Placida. Adorato consorte, venite alle mie braccia.
(incontrando Pasquale che arriva)
Pasquale. (Vorrei e non vorrei. Non so quel che mi faccia).
(da sè)
Placida. Caro il mio don Roberto, dopo tant’anni e tanti,
Sì mesto e sì confuso mi comparite innanti?
Deh fate ch’io vi vegga rasserenar le ciglia.
Pasquale. S’io son qual mi vedete, non è gran maraviglia.
Ho sospirato il giorno d’essere a voi vicino;
Or di avervi trovata maledico il destino.

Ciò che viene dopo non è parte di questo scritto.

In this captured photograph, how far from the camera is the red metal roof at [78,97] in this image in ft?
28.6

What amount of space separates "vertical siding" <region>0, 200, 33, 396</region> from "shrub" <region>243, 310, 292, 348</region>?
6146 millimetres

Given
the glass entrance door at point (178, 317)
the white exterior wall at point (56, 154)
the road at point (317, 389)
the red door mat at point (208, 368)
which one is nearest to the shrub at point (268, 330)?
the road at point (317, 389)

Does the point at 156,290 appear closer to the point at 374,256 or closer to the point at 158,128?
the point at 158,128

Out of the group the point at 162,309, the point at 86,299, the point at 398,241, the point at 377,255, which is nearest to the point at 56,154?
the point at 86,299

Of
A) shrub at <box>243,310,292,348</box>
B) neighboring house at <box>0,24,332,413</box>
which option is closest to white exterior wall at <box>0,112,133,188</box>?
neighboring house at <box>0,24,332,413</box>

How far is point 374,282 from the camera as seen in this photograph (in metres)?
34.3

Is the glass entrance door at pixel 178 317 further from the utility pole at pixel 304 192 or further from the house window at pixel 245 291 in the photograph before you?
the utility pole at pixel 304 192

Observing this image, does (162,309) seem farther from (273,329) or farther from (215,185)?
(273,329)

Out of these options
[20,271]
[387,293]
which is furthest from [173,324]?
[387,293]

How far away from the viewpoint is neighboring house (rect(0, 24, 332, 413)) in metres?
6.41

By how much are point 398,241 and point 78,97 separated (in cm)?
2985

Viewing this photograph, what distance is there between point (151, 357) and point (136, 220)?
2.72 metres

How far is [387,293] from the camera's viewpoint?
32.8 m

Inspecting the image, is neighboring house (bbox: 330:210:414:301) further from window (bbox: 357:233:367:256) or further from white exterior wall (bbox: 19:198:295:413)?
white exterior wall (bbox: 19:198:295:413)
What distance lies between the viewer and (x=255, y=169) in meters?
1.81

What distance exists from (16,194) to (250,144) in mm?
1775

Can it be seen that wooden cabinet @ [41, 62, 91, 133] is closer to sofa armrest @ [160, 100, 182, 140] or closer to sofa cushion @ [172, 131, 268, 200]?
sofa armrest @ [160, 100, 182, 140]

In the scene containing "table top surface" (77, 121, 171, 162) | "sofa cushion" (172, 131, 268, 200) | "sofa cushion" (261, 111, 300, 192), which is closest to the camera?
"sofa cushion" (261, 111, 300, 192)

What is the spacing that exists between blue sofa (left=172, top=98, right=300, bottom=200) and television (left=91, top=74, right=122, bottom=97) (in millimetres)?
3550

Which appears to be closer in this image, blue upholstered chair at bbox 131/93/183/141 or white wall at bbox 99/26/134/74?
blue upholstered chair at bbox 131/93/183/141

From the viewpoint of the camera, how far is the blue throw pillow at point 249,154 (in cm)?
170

Placida. Stelle! in codesta voce, insolita all’udito.
Di ravvisar non parmi la voce del marito.
Veggo i segni del volto, son dessi, io lo conosco,
Ma non avea Roberto l’occhio turbato e fosco.
Quelle dolci maniere dal mio Roberto usate.
Come ha in rozzo costume lunga stagion cangiate?
Stelle! chi mi assicura del mio Roberto in esso?
Beltrame. Testè l’ha conosciuto il mio padrone istesso.
E una certa signora venuta di Messina,
E la di lei servente, nomata Paolina,
Fatto il viaggio con esso in un istesso legno.
Per conoscerlo bene mi han dato il contrassegno.
(gli tocca il naso)
Pasquale. Vorreste non conoscermi ai segni della faccia,
Perchè avete paura ch’io vi rompa le braccia.
Placida. Che favellare è questo?
Pasquale.   Orsù, in una parola,
È ver, signora mia, che avete una figliuola?
Placida. Ah sì, de’ nostri amori nacque il frutto innocente.
Pasquale. Come de’ nostri amori? di questo io non so niente.